=== Section Start ===

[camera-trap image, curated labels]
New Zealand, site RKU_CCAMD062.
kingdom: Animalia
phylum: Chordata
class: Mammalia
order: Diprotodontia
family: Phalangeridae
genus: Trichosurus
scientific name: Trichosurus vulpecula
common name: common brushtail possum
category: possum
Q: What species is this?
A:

=== Section End ===

Reproduce every record, matching each line exactly.

[camera-trap image, curated labels]
New Zealand, site RKU_CCAMD062.
kingdom: Animalia
phylum: Chordata
class: Mammalia
order: Diprotodontia
family: Phalangeridae
genus: Trichosurus
scientific name: Trichosurus vulpecula
common name: common brushtail possum
category: possum
Q: What species is this?
A:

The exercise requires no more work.